For categorical features, the embedding layer maps discrete IDs to continuous vectors, enabling the model to learn semantic relationships. Given an input ID \( x \), the embedding vector \( e \) is obtained as:
$$ e = E \cdot x $$
where \( E \) is the embedding matrix. The embedded vectors are flattened and concatenated with the LSTM output. The combined feature vector is then processed through additional dense layers with ReLU and linear activations to produce the final prediction. The model architecture ensures that both time-series patterns and categorical influences are captured, enhancing prediction accuracy for EV charging station failure rates.
| Parameter | Value |
|---|---|
| Time window size (W) | 7 |
| LSTM units | 200 |
| Initial learning rate | 0.01 |
| Learning rate decay factor | 0.5 |
| Training epochs | 30 |
| Batch size | 16 |
| Embedding dimension | 50 |
Experiments are conducted on a hardware setup with an Intel i9-12900K CPU and 16GB RAM, using TensorFlow framework. The dataset is divided into training (70%), validation (15%), and test (15%) sets. We compare the LSTM-EM model against baseline models including Transformer, LSTM, RNN, and CNN-LSTM. Evaluation metrics include Mean Squared Error (MSE), Root Mean Squared Error (RMSE), Mean Absolute Error (MAE), R-squared (R²), and Symmetric Mean Absolute Percentage Error (SMAPE). These metrics are defined as:
$$ \text{MSE} = \frac{1}{n} \sum_{i=1}^{n} (y_i – \hat{y}_i)^2 $$
$$ \text{RMSE} = \sqrt{\text{MSE}} $$
$$ \text{MAE} = \frac{1}{n} \sum_{i=1}^{n} |y_i – \hat{y}_i| $$
$$ R^2 = 1 – \frac{\sum_{i=1}^{n} (y_i – \hat{y}_i)^2}{\sum_{i=1}^{n} (y_i – \bar{y})^2} $$
$$ \text{SMAPE} = \frac{100\%}{n} \sum_{i=1}^{n} \frac{|y_i – \hat{y}_i|}{(|y_i| + |\hat{y}_i|)/2} $$
where \( y_i \) is the actual value, \( \hat{y}_i \) is the predicted value, and \( \bar{y} \) is the mean of actual values. Lower values of MSE, RMSE, MAE, and SMAPE indicate better performance, while higher R² values denote better fit.
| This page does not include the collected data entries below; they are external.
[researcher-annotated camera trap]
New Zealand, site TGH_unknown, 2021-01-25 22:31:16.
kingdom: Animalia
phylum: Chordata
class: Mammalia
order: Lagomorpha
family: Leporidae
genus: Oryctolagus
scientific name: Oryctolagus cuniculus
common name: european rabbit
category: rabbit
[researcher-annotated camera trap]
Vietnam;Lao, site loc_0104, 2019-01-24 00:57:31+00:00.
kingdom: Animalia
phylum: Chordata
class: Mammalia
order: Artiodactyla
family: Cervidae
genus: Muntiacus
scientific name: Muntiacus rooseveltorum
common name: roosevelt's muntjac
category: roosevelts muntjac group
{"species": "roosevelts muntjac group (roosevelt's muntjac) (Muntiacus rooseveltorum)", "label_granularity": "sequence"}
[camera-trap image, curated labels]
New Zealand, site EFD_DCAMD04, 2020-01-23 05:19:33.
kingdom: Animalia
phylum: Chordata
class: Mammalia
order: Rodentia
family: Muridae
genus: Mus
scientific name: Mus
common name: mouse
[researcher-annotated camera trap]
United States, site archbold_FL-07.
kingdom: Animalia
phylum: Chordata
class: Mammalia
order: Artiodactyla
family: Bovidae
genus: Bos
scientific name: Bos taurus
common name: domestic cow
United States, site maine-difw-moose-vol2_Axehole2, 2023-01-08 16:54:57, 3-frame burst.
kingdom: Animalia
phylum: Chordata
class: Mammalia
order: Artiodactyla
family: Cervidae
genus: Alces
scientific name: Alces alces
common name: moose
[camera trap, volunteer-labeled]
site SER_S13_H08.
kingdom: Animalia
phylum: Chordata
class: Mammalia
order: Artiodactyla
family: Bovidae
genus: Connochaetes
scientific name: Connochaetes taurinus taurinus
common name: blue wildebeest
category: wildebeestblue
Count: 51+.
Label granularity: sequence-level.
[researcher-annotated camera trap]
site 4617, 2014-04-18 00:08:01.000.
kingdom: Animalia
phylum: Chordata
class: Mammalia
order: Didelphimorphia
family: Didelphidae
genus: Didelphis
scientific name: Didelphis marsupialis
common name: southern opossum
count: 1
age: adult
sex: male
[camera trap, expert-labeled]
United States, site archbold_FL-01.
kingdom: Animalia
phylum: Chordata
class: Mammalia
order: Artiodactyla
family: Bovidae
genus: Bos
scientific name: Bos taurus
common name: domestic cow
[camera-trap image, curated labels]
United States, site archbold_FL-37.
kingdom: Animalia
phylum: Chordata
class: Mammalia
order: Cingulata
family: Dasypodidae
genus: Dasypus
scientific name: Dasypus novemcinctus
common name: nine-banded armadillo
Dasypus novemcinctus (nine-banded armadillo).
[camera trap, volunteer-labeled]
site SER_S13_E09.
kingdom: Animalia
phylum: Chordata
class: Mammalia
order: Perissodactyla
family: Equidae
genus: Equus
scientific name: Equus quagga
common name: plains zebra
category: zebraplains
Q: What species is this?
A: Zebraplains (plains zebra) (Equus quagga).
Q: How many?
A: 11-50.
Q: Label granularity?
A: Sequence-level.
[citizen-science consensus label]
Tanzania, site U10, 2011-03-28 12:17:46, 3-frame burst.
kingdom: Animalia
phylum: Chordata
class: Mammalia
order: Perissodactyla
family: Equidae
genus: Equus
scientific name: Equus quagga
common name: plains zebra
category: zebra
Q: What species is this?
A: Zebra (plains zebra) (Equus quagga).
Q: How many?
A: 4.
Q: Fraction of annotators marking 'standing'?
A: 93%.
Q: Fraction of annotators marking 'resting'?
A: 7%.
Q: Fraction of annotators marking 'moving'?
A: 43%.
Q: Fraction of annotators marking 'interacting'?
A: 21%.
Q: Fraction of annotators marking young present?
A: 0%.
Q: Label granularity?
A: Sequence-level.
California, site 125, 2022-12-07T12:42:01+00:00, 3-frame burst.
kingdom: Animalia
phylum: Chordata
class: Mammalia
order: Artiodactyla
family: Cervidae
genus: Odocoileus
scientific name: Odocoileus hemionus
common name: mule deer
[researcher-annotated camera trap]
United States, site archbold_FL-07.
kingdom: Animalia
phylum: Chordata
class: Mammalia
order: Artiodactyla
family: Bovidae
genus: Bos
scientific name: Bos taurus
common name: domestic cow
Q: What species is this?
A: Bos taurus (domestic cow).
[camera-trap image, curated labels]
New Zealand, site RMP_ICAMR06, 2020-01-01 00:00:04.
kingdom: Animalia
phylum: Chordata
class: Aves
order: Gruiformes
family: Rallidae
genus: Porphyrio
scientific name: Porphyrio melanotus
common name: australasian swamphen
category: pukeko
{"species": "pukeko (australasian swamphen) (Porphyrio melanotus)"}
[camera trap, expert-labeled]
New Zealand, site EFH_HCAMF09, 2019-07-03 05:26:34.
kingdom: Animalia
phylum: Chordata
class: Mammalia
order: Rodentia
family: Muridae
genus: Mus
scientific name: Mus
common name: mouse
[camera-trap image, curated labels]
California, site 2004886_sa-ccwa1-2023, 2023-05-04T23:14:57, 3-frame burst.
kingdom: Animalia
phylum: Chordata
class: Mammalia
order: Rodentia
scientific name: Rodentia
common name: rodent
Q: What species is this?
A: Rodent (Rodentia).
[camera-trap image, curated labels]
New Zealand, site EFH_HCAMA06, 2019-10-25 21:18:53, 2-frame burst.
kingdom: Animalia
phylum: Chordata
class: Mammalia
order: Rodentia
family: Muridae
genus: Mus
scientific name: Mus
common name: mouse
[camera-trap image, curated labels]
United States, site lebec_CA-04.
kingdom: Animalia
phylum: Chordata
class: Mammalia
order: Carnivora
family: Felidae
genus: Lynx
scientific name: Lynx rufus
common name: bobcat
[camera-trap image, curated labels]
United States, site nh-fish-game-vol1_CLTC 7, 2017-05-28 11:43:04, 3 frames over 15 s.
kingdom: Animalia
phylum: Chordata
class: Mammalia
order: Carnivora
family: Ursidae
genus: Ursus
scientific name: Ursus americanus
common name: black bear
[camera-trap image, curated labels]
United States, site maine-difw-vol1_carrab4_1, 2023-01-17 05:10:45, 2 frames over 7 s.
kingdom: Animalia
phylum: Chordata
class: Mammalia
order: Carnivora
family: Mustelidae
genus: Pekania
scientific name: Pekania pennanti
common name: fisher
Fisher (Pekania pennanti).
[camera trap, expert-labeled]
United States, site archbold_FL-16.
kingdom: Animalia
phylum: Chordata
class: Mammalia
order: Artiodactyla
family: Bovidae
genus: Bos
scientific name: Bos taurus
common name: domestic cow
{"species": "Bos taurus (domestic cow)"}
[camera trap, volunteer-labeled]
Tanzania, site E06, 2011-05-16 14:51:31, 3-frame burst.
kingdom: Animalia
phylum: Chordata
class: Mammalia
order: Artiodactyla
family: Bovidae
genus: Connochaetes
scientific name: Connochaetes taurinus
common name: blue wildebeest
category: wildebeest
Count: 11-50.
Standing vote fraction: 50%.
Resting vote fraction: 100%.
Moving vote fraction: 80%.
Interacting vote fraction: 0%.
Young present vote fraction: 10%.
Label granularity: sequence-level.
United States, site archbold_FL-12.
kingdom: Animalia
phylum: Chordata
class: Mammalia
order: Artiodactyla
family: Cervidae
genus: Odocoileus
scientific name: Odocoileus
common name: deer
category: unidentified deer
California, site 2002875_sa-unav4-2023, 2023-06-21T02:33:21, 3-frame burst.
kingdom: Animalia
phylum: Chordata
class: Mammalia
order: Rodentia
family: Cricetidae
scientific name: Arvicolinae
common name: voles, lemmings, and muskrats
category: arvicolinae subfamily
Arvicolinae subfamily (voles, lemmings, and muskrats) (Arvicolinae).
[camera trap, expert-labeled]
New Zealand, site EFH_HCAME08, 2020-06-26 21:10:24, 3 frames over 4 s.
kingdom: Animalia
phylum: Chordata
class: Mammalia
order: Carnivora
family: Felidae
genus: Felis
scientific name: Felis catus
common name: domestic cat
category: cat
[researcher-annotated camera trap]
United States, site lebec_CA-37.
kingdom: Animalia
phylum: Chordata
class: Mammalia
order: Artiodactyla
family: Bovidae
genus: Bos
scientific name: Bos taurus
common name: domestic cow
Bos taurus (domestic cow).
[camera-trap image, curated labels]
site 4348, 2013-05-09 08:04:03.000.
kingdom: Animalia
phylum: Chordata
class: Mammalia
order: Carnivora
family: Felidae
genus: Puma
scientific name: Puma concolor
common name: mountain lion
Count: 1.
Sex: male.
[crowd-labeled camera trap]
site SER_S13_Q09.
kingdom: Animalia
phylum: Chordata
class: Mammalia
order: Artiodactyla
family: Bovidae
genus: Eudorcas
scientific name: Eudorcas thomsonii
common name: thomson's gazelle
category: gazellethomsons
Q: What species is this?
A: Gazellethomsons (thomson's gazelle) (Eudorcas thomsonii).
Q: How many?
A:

The results demonstrate that the LSTM-EM model outperforms all baselines across all metrics. For instance, compared to the Transformer model, LSTM-EM reduces SMAPE by 48.18%, highlighting its effectiveness in handling the complex dynamics of EV charging station data. The integration of embedding layers allows the model to leverage categorical information, such as manufacturer differences, which are often overlooked in traditional time-series models. This is particularly important for EV charging stations, where factors like maintenance practices and component quality vary by manufacturer. The LSTM component effectively captures temporal trends, such as seasonal variations in failure rates, which are common in EV charging station operations due to factors like weather and usage patterns.
| Model | MSE (↓) | RMSE (↓) | MAE (↓) | R² (↑) | SMAPE (%) (↓) |
|---|---|---|---|---|---|
| Transformer | 0.0197 | 0.1405 | 0.0771 | 0.2144 | 82.41 |
| LSTM | 0.0127 | 0.1128 | 0.0440 | 0.4934 | 77.56 |
| RNN | 0.0125 | 0.1119 | 0.0448 | 0.5015 | 75.92 |
| CNN-LSTM | 0.0123 | 0.1107 | 0.0422 | 0.5122 | 71.69 |
| LSTM-EM | 0.0110 | 0.1048 | 0.0366 | 0.5291 | 34.23 |
Further analysis of error distributions shows that LSTM-EM predictions are closely aligned with actual values, with most errors concentrated near zero. This indicates high reliability and stability, which is crucial for practical applications in EV charging station management. For example, operators can use these predictions to schedule maintenance during low-demand periods, minimizing downtime. The model’s ability to incorporate multiple data sources, such as station-specific and manufacturer-specific features, makes it adaptable to various EV charging station environments. Additionally, the use of embedding layers reduces the dimensionality of categorical data, improving computational efficiency without sacrificing accuracy.
In conclusion, the LSTM-EM model provides a robust solution for predicting failure rates in EV charging stations by effectively combining time-series and categorical data. The experimental results confirm its superiority over existing models, with significant improvements in key metrics. Future work will focus on incorporating additional features, such as real-time sensor data and environmental factors, to further enhance prediction accuracy. Moreover, extending the model to other types of electrical equipment could broaden its applicability, contributing to the development of smarter and more reliable infrastructure for the evolving EV ecosystem. As the number of EV charging stations continues to grow, such predictive models will play a vital role in ensuring operational efficiency and user satisfaction.